De quoi faciliter la tâche des conservateurs qui n’ont plus qu’à se préoccuper du petit manuel fourni par l’artiste. Le scénario de la déliquescence du vivant pourra alors être rejoué perpétuellement, et, paradoxalement incorruptible, invulnérable au temps, survivra même à la mort de l’artiste puisque la relève est assurée...

La folie du moisi ?

Si les turgescences champignonnesques ne constituent pas la seule iconographie des œuvres de Michel Blazy, certains artistes s’y sont penchés avec plus de dévouement. De la Cadaverina 15 de Miquel Barcelo aux vidéos de Sam Taylor-Wood, la décomposition en fascine plus d’un. On l’érige même parfois dans des photos à l’esthétique léchée chez Heiki Leis dans la série Afterlife, ou chez Klaus Pichler dans One Third. Se confronter à ce qui nous révulse, provoquer la séduction là où il n’y en a pas laisse penser que le moisi, le pourri, le dégueulasse font peut-être partie d’une réactualisation du paradoxe de plaisir...

 

Comment devant les choses « laides » est-il possible de dire « c’est beau » ? En philosophie, il s’agit de la question de la représentation en peinture, qui, au moyen d’une imitation parfaite du modèle, pallie à l’aversion que l’on peut avoir du sujet. Ainsi Boileau, très nourri d’Aristote, disait-il au XVIIème siècle qu’« il n’est point de serpent ni de monstre odieux / Qui par l’art imité ne puisse plaire aux yeux, / D’un pinceau délicat l’artifice agréable / Du plus affreux objet en fait un objet aimable » (L’Art Poétique, 1674). Quand Pascal dénonce la peinture, c’est précisément parce que ce que l’on n’aimerait pas dans la réalité peut être admiré en peinture : « Quelle vanité que la peinture qui attire l’admiration par la ressemblance des choses dont on n’admire pas les originaux » (Pensées, 1669).

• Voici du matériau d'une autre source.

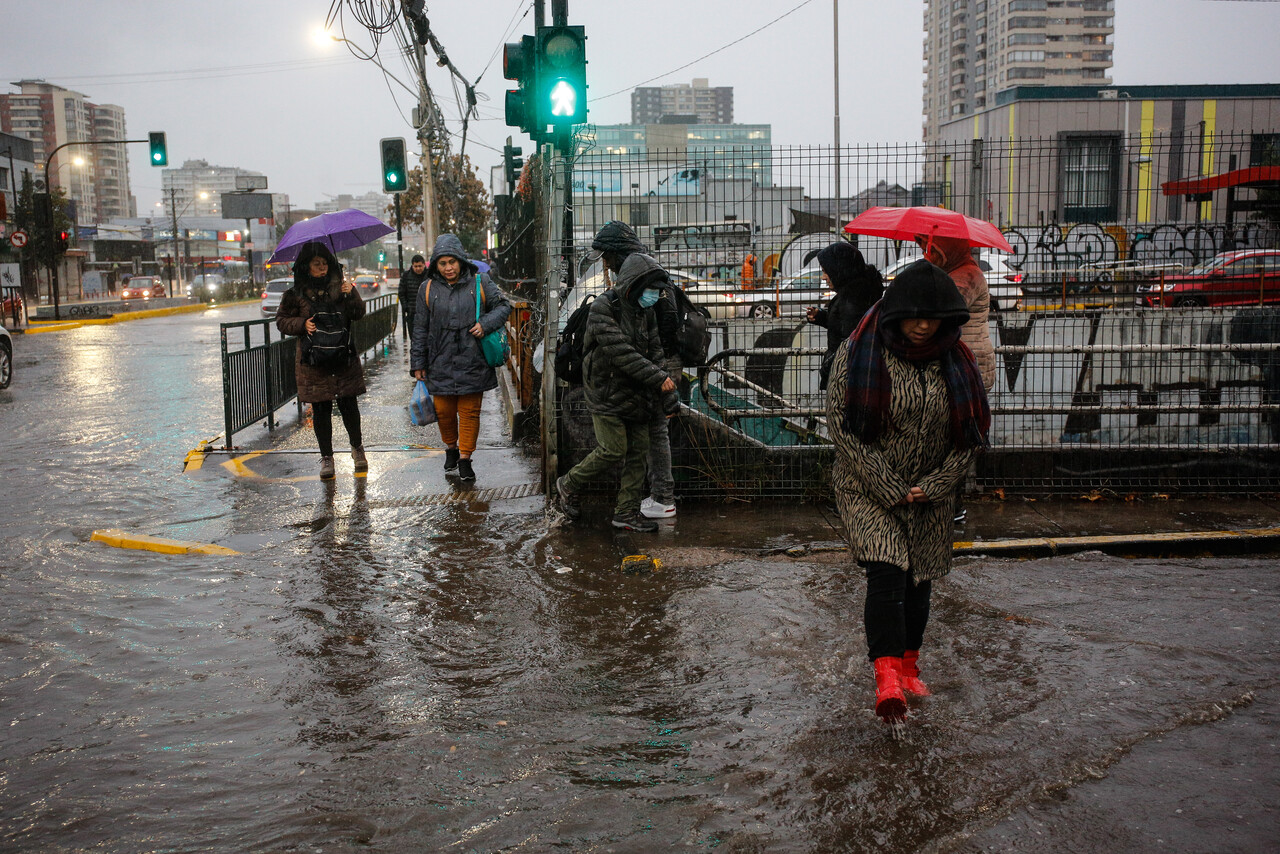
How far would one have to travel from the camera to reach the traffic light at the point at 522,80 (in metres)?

L’art contemporain a su transgresser toutes les limites imposées aux catégories de l’art et tout matériau est rentré dans ses possibilités, jusqu’aux (à priori) moins esthétiques. Alors lorsque la représentation est supplantée par la présence physique de l’immonde, il faut de nouveaux artifices pour sauver notre admiration. Et en cela, Michel Blazy a peut-être su gagner le pari.